Uma observação: o personagem Cardoso é uma figura nova que apareceu nesta fase da revista. Me parece que representa assim como o Jeca, o povo, o homem simples. Só que ao contrário do Jeca, que está relacionado ao homem do campo – “o caipira” –, o Cardoso tem características mais urbanas tanto no modo de vestir e também na forma de falar.

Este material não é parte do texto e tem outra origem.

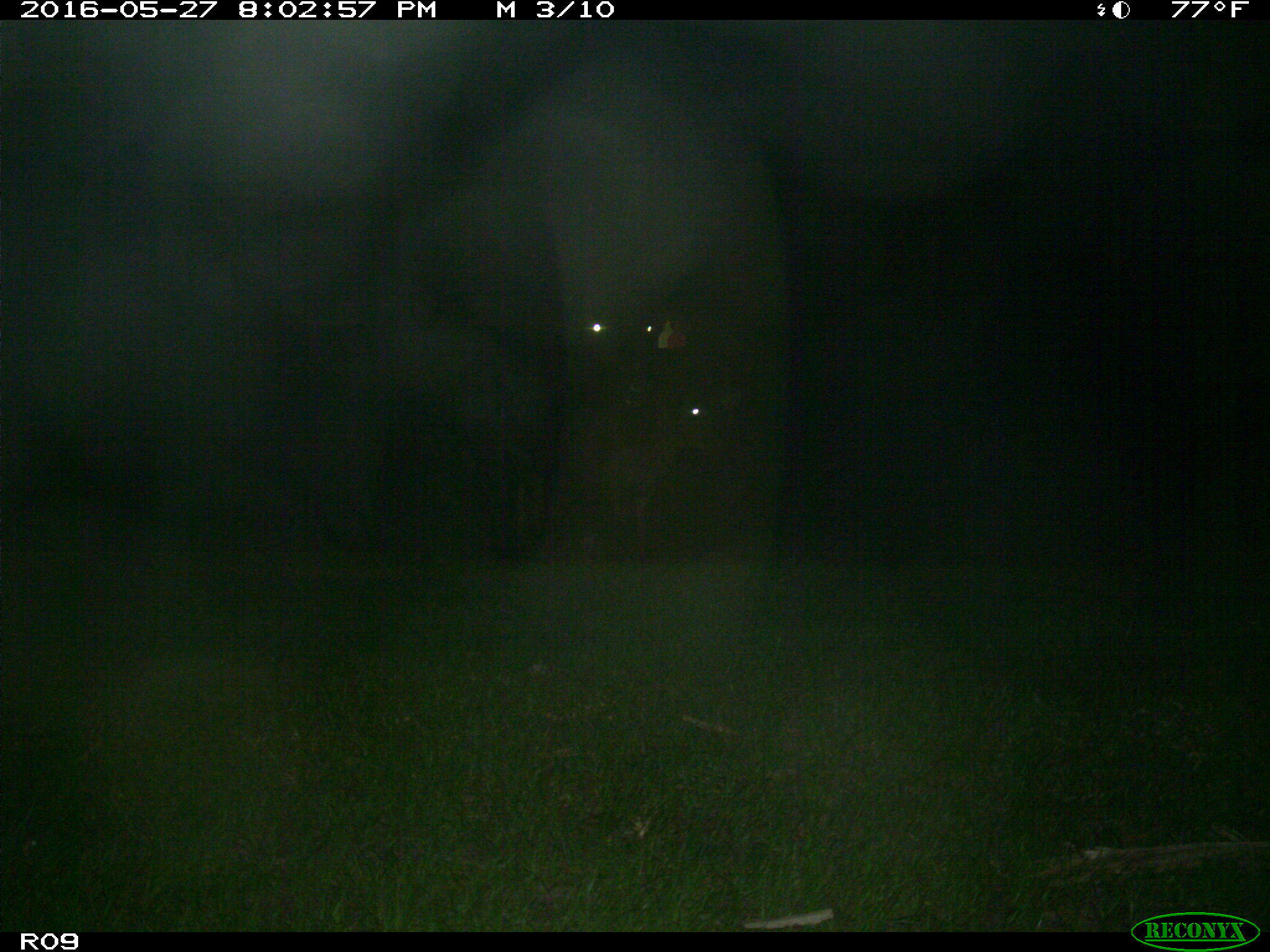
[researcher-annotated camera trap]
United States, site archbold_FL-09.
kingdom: Animalia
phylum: Chordata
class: Mammalia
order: Artiodactyla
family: Bovidae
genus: Bos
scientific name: Bos taurus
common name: domestic cow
Bos taurus (domestic cow).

Um outro ponto de destaque na revista é a Conferência de Santiago onde o Brasil, juntamente com outros países latino-americanos, discute um projeto de desarmamento. Os conflitos com a Argentina, que não aceita nenhum tipo de acordo neste sentido, e os boatos de que o Brasil estaria comprando armamentos dos EUA enchem as páginas da revista de artigos e charges.


 
O Malho, 28/04/1923. Acervo Biblioteca Nacional



Sobre esse tema, a revista apresenta algumas charges onde novamente o Brasil é representado por um índio (como a imagem acima). Mas em duas charges relativas ao tema, o Brasil não é representado por um índio, mas sim por um rapaz jovem, de camisa estrelada, calças compridas e botas. O autor das duas charges é o cartunista LUIZ (abaixo, uma destas charges). 


 
O Malho, 28/08/1923. Acervo Biblioteca Nacional.

 
Este fato remete a uma discussão citada por Herman Lima sobre a escolha de um tipo caricatural representativo do Brasil. Segundo o autor, o cartunista J.Carlos propunha “um adolescente com linhas gerais de um guarani “daqueles que outrora habitavam a Terra de Santa Cruz, não de tanga e de cocar, mas vestido civilizadamente”, com um chapéu desabado adornado com duas longas penas verde e amarelo recordando o berço nativo, blusa azul em cujo peito se estendia o Cruzeiro do Sul, botas altas e calças bombachas.” Raul preferia o índio “armado em guerra, criado por Ângelo Agostini; era um símbolo decorativo, imponente. Longos anos os jornais adotaram o tipo do  índio varonil para representar nossa terra. Depois surgiu uma cócega de reação, invocando os tipos de outras nações como exemplo. Engano manifesto. Não vejo nos cocares e tangapemas de nossos ancestrais o sinal de retrocesso e primitividade. Tais atavios são, como devem ser em todas as idades, decorativos apenas, e o tipo de índio, histórica e legitimamente, é o molde brasileiro por excelência” (História da Caricatura no Brasil, vol.1, pág.27).
 
 
Mas, o que podemos verificar é que na maioria das vezes em que se faz necessário representar o Brasil, ainda prevalece o modelo do índio. No caso de J.Carlos, na maioria das suas charges o Brasil é o índio tradicional.

 
O Malho, 05/05/1923. Acervo Biblioteca Nacional.